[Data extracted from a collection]
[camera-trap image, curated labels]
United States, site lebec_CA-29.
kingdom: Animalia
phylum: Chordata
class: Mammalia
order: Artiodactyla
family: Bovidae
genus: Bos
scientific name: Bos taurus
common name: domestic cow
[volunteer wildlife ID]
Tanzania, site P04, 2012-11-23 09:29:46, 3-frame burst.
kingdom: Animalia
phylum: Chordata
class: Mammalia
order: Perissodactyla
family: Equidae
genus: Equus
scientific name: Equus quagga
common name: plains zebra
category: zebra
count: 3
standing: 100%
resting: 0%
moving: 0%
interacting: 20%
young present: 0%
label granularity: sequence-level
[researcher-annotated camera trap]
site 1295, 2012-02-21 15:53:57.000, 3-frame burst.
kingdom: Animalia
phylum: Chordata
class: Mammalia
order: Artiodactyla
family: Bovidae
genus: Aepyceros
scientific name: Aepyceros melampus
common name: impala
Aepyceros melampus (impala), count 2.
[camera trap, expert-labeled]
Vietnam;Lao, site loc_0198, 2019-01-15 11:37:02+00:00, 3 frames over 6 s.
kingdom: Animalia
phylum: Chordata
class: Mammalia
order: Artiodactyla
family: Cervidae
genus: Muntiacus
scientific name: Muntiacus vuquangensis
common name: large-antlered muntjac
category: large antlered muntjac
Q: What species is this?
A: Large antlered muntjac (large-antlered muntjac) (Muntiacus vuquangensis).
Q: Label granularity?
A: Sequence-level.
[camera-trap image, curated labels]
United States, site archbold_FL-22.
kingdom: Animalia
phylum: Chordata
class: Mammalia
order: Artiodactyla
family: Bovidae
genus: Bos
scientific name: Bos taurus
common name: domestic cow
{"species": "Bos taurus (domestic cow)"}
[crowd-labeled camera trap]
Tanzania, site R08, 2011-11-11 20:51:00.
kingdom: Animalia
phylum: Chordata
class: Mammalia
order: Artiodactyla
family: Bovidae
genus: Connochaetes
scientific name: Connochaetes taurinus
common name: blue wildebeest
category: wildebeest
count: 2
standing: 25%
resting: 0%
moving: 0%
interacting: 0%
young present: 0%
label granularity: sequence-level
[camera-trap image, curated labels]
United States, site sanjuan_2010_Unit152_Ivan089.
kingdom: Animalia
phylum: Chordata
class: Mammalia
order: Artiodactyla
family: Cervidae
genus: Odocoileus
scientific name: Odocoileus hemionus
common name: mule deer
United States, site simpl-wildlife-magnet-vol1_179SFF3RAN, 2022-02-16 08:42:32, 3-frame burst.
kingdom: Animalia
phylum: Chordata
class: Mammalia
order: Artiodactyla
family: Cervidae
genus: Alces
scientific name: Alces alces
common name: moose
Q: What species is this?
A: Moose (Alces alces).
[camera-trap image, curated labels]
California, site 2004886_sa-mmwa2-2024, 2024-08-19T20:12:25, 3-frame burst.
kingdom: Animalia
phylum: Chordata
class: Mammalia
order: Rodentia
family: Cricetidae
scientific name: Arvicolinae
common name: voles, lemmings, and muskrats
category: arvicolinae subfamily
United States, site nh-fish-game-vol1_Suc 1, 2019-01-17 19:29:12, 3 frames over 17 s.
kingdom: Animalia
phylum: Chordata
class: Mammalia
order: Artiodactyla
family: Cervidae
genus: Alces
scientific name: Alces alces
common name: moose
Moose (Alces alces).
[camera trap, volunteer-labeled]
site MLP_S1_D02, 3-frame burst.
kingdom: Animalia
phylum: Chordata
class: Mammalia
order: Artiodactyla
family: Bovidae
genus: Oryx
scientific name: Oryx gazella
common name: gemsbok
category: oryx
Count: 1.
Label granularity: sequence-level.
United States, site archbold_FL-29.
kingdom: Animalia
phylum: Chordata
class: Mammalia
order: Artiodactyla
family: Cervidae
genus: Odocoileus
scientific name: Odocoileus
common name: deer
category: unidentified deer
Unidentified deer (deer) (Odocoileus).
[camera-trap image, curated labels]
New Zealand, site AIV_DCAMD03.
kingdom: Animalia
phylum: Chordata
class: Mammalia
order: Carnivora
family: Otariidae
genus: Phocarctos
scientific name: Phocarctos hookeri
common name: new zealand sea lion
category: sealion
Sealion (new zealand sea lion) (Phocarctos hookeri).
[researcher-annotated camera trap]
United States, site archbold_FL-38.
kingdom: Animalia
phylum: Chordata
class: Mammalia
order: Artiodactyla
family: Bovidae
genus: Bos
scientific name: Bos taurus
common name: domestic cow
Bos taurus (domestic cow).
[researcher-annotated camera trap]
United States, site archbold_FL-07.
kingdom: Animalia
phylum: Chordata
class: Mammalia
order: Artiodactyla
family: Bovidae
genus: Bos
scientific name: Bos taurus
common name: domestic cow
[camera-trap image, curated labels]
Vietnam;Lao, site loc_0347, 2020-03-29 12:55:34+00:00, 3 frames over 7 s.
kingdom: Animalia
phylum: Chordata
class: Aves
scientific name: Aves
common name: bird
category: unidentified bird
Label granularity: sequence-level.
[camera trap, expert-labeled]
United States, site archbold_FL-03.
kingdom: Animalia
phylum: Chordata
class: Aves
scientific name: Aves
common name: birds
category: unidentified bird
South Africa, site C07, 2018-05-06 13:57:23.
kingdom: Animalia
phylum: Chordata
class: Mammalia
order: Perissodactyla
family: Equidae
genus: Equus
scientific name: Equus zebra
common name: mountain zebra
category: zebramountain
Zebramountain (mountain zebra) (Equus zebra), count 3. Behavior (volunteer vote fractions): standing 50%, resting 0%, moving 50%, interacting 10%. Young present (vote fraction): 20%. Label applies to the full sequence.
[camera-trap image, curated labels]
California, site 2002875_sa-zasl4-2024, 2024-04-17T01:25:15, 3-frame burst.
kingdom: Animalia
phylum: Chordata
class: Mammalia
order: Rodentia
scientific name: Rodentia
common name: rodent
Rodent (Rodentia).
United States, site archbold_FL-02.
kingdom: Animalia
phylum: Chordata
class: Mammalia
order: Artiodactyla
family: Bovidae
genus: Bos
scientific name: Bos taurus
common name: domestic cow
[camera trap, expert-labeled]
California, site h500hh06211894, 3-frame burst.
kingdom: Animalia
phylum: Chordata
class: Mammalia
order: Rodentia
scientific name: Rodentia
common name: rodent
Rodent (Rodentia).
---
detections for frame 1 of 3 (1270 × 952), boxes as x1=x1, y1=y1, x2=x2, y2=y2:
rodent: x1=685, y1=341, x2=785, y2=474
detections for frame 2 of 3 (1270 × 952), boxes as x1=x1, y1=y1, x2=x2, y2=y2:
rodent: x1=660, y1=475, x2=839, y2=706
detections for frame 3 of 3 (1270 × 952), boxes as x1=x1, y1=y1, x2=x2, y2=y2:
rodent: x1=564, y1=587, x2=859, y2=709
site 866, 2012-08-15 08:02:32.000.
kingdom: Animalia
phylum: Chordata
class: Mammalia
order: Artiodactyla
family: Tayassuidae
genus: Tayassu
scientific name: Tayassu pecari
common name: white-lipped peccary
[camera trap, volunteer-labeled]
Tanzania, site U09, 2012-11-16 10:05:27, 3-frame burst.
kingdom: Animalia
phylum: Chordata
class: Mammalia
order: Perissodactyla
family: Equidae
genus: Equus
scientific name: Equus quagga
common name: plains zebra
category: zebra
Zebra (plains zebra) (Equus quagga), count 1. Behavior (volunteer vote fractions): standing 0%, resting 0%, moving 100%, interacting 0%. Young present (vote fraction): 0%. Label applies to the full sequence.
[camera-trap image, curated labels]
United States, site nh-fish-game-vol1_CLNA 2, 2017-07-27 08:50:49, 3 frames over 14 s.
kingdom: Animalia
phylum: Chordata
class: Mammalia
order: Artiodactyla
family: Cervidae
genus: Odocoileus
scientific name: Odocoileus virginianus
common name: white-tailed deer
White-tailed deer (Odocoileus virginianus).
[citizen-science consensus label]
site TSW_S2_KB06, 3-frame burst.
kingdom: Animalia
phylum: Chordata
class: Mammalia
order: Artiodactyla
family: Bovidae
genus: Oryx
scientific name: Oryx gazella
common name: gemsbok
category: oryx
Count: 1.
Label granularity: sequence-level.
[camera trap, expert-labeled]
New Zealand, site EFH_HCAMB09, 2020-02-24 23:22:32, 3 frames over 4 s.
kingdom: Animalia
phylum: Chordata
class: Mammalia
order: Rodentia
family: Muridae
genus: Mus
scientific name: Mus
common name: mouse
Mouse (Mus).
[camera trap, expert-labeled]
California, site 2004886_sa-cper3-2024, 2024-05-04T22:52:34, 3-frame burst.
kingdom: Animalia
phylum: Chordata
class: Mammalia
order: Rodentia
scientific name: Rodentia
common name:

Task brief:
Using the records above, say how many lines contain the string "wildlife"; offer no other text.

Response to this exercise:
2